House Democrats introduced new legislation to end lifetime appointments to the nation’s highest federal court.

The Democratic Party is cracking down on justices who intend to spend the rest of their working lives serving the U.S. Supreme Court.

The new bill will limit Supreme Court justice tenures to just 18 years and prevent the president from nominating more than two justices each four-year term. Rep. Ro Khanna (D-Calif.) claims the changes will help end partisan fighting over which side of politics should replace an outgoing judge.

“It would save the country a lot of agony and help lower the temperature over fights for the court that go to the fault lines of cultural issues and is one of the primary things tearing at our social fabric,” he said, according to Reuters.

Many Supreme Court justices serve an average of more than 25 years due to rising life expectancies. Some legal academics would rather see a higher turnover of justices, according to the newswire agency.

Khanna’s solution is to declare justices “senior” after they finish an 18-year term and allow them to continue working in lower courts.

“That is perfectly consistent with their judicial independence and having a lifetime salary and a lifetime appointment,” he said.

The remarks came after President Donald Trump revealed he intended to replace the late U.S. Supreme Court Associate Justice Ruth Bader Ginsburg before the upcoming election on Nov. 3.

“I will be announcing my Supreme Court nominee on Saturday at the White House,” he said on Twitter. “[The] exact time [is] to be announced.”

The decision has displeased the Democrats, who responded with threats to “pack the court” and undermine Congress if the president proceeds as planned.

Khanna, Rep. Joe Kennedy III (D-Mass.), and Rep.

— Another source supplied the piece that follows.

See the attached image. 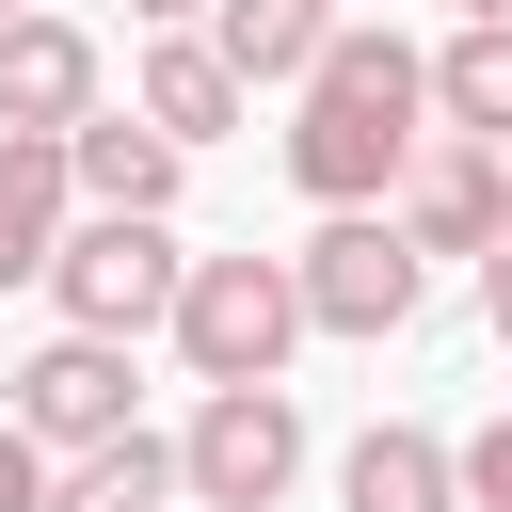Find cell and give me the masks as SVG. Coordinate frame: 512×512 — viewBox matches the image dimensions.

Don Beyer (D-Va.) are co-sponsoring the bill due to be introduced in Congress on Sept. 29.

Senate Minority Leader Chuck Schumer (D-N.Y.) recently introduced a “two-hour rule” for the maximum length of time allowed for committee meetings.

As a result, committees and subcommittees cannot meet after the Senate has already been in session for two hours or anytime after 2 p.m. It could also delay a national security briefing and the confirmation hearing for acting Secretary of Homeland Security Chad Wolf.

“Because the Senate Republicans have no respect for the institution, we will not have business as usual here in the Senate,” Schumer said on Twitter.

He justified his extraordinary move to fight Senate Majority Leader Sen. Mitch McConnell (R-Ky.) “every step of the way” by claiming he was honoring Ginsburg’s dying wish for the next president to choose her replacement.

However, Sen. Marco Rubio (R-Fla.) believes the two-hour rule is just another example of the Democrats trying to change Election Day’s outcome.